Work instructions
Reproduce word for word the part of the entries below that opens with the line containing "Does this photo" and runs through the last line of the entries, including both ends.
-- BEGIN --
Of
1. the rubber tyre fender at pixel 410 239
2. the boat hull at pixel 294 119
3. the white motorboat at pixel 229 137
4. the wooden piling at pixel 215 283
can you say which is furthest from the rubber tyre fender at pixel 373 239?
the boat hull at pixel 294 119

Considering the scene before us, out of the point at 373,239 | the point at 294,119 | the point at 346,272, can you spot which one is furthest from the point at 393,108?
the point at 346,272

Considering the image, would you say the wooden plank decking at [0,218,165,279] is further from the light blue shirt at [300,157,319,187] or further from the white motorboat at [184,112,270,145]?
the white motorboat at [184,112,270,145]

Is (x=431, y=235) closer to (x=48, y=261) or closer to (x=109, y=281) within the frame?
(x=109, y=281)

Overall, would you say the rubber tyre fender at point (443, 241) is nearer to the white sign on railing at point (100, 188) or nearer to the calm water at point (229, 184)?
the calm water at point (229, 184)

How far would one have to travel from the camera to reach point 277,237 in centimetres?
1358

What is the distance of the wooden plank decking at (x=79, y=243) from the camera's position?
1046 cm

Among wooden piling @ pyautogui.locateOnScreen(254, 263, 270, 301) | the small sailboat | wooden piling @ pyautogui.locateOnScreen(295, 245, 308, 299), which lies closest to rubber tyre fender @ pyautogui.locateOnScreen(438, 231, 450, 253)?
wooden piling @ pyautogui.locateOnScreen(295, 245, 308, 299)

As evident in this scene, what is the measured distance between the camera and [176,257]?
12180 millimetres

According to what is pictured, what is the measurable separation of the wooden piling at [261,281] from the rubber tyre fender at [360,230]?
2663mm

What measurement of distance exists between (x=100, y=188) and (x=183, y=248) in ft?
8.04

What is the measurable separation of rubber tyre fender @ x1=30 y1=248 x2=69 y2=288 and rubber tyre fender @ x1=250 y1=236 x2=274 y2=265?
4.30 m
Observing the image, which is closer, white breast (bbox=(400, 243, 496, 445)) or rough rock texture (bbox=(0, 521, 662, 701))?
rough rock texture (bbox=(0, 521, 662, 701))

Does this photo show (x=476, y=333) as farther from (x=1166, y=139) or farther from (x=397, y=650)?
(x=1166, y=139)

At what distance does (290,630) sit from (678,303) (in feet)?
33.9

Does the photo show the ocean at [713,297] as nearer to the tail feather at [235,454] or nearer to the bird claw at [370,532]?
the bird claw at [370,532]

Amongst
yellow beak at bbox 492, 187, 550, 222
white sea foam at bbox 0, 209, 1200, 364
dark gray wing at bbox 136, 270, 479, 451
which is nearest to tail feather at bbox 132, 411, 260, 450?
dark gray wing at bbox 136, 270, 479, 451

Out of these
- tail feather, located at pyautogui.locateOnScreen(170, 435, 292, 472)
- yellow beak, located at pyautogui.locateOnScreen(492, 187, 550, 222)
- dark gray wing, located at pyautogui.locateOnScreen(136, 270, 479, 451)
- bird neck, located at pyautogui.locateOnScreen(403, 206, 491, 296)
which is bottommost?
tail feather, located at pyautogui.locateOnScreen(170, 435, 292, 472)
-- END --
Solved exercise
Does this photo show (x=476, y=333) as farther from (x=1166, y=139) or farther from (x=397, y=650)?
(x=1166, y=139)

At what distance does (290,630) sit from (678,303) (in feet)?
33.9

Does the photo show the ocean at [713,297] as nearer to the tail feather at [235,454] or nearer to the bird claw at [370,532]?
the bird claw at [370,532]

Amongst
yellow beak at bbox 492, 187, 550, 222
white sea foam at bbox 0, 209, 1200, 364
dark gray wing at bbox 136, 270, 479, 451
which is nearest to tail feather at bbox 132, 411, 260, 450?
dark gray wing at bbox 136, 270, 479, 451

Out of these
- tail feather, located at pyautogui.locateOnScreen(170, 435, 292, 472)
- yellow beak, located at pyautogui.locateOnScreen(492, 187, 550, 222)
- dark gray wing, located at pyautogui.locateOnScreen(136, 270, 479, 451)
- bird neck, located at pyautogui.locateOnScreen(403, 206, 491, 296)
which is bottommost?
tail feather, located at pyautogui.locateOnScreen(170, 435, 292, 472)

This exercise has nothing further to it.